**What you need to do:** The result should be the listing below restated word for word, with images left out.

*** Opening of The data ***

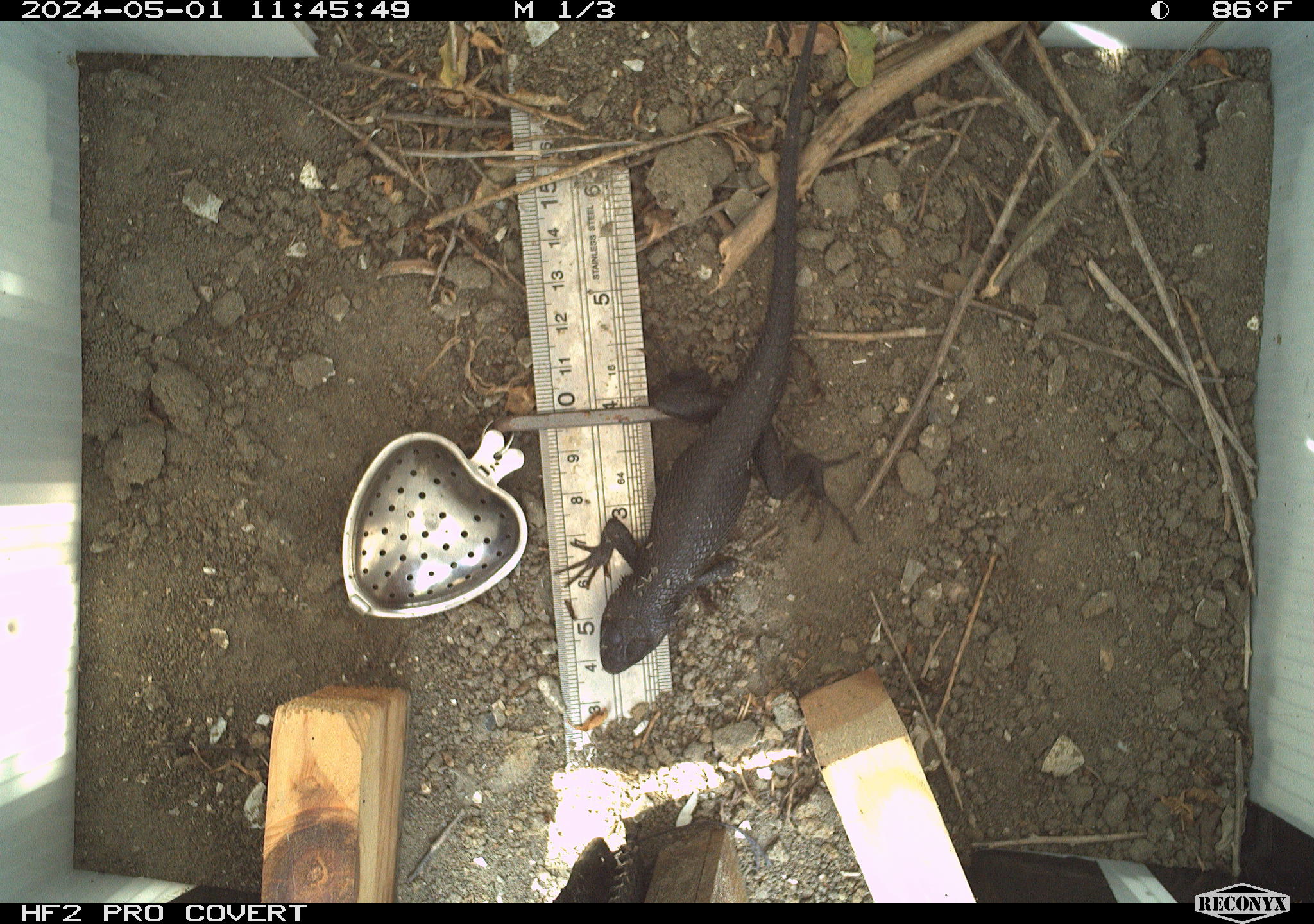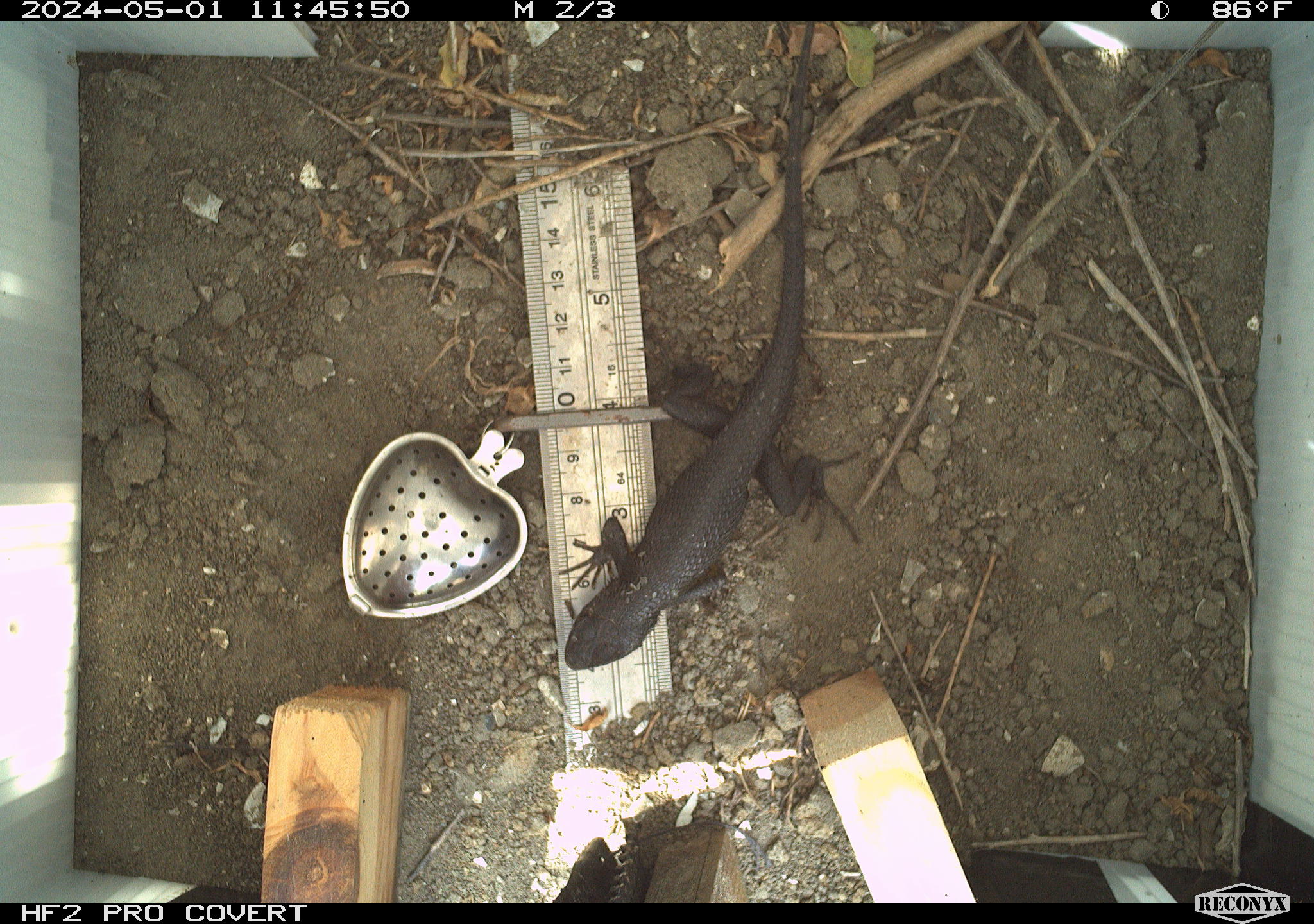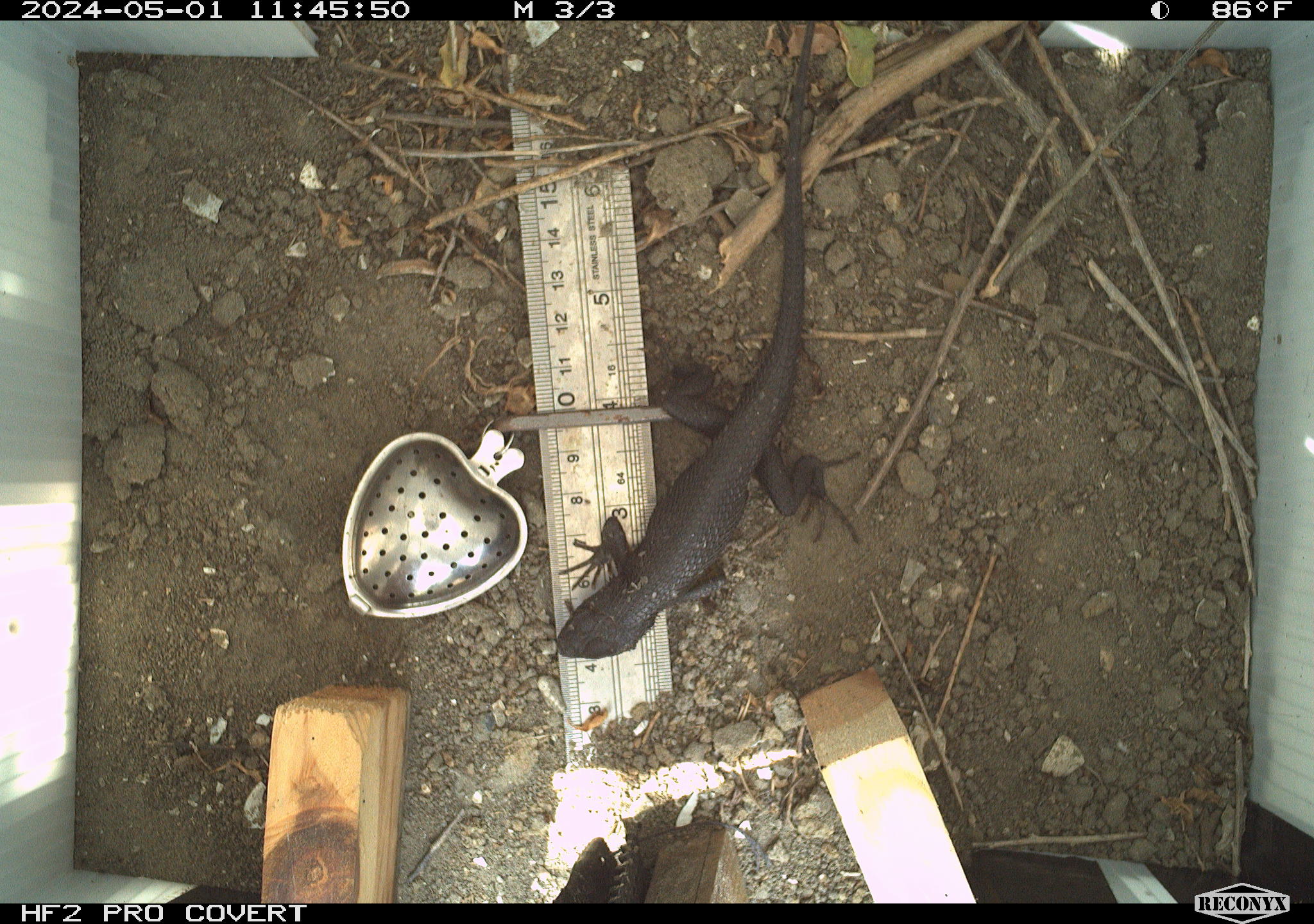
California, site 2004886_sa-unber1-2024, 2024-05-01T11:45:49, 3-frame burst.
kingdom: Animalia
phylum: Chordata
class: Reptilia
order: Squamata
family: Phrynosomatidae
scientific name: Phrynosomatidae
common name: phrynosomatid lizards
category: phrynosomatidae family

*** Close of The data ***

**Result for this task:**
California, site 2004886_sa-unber1-2024, 2024-05-01T11:45:49, 3-frame burst.
kingdom: Animalia
phylum: Chordata
class: Reptilia
order: Squamata
family: Phrynosomatidae
scientific name: Phrynosomatidae
common name: phrynosomatid lizards
category: phrynosomatidae family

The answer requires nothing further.